A central means by which these goals are achieved is through the discharge procedures provided for under Part VI of the Act and, in particular, section 178(2). This section provides that, "subject to subsection (1) [a list of enumerated exceptions], an order of discharge releases the bankrupt from all claims provable in bankruptcy." In other words, upon discharge, all claims against a bankrupt are "swept into bankruptcy" and released, unless this result is clearly excluded or exempted by law (paras. 58-59).
One such exemption is set out in section 178(1)(d), which provides that,
An order of discharge does not release the bankrupt from […] any debt or liability arising out of fraud, embezzlement, misappropriation or defalcation while acting in a fiduciary capacity […].

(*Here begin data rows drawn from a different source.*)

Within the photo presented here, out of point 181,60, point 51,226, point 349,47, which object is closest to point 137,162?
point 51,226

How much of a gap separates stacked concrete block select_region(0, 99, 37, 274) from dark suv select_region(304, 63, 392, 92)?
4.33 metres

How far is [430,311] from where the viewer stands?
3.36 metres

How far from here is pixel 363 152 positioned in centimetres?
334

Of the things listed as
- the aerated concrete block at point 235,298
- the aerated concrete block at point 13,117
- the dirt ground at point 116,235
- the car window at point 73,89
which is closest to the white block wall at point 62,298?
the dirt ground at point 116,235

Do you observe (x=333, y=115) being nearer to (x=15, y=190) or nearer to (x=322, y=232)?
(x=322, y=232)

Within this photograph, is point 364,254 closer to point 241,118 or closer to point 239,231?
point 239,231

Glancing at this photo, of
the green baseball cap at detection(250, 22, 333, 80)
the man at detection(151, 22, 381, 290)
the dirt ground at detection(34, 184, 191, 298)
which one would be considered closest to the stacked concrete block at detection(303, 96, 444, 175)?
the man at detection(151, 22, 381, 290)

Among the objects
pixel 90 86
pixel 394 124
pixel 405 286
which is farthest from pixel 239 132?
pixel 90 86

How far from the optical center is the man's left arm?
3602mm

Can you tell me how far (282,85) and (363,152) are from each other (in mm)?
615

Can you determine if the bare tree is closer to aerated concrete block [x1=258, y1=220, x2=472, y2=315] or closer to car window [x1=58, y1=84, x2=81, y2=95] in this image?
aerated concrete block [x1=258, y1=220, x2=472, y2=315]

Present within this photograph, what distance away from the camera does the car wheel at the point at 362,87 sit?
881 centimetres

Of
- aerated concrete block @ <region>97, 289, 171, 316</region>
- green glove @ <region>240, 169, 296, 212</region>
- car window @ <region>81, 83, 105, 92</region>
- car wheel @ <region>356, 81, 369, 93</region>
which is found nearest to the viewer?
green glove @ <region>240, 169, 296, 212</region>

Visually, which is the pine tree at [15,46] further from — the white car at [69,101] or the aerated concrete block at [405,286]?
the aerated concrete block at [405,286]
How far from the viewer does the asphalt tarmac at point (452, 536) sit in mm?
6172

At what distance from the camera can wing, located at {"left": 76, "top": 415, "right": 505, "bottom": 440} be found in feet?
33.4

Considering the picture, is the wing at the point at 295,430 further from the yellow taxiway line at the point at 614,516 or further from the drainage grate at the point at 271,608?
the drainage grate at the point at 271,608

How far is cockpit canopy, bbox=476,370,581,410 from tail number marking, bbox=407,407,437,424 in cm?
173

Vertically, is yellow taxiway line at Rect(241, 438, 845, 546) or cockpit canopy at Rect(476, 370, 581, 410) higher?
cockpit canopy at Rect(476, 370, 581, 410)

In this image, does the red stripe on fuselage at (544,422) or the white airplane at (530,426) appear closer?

In KDS USA, the Court was asked to determine, as a matter of first impression, whether a creditor of a bankrupt may rely on section 178(1)(d) in any case in which the debt in question arose of fraud, embezzlement, misappropriation or defalcation, while the bankrupt was acting in a fiduciary capacity, even if the bankrupt did not owe a fiduciary duty directly to the creditor bringing the claim. The Court declined this approach, finding that the purpose of the exception set out in section 178(1)(d) is to protect the relationship between a vulnerable creditor and a fiduciary debtor. The absence of clear statutory language indicating an intention to expand the scope of this provision beyond this purpose precludes the Court from permitting creditors, to whom the bankrupt owes no fiduciary duty, from bringing their claims within this exception (para. 66).
The Court's interpretation further respects the scheme of the BIA as whole, which, pursuant to sections 172(2) and 173, already ensures that dishonest debtors do not benefit from their wrongdoing by requiring the court to refuse or suspend a bankrupt's discharge in bankruptcy, or grant a conditional discharge, where there is proof that the bankrupt is guilty of "any fraud or fraudulent breach of trust" (para. 77-78).
While the outcome of applying a strict approach to the exceptions set out in the BIA may, at times, appear unfair to creditors, the overall policy objectives of the BIA ought not be diluted by overly expansive applications of exceptions to the "fresh start" principle.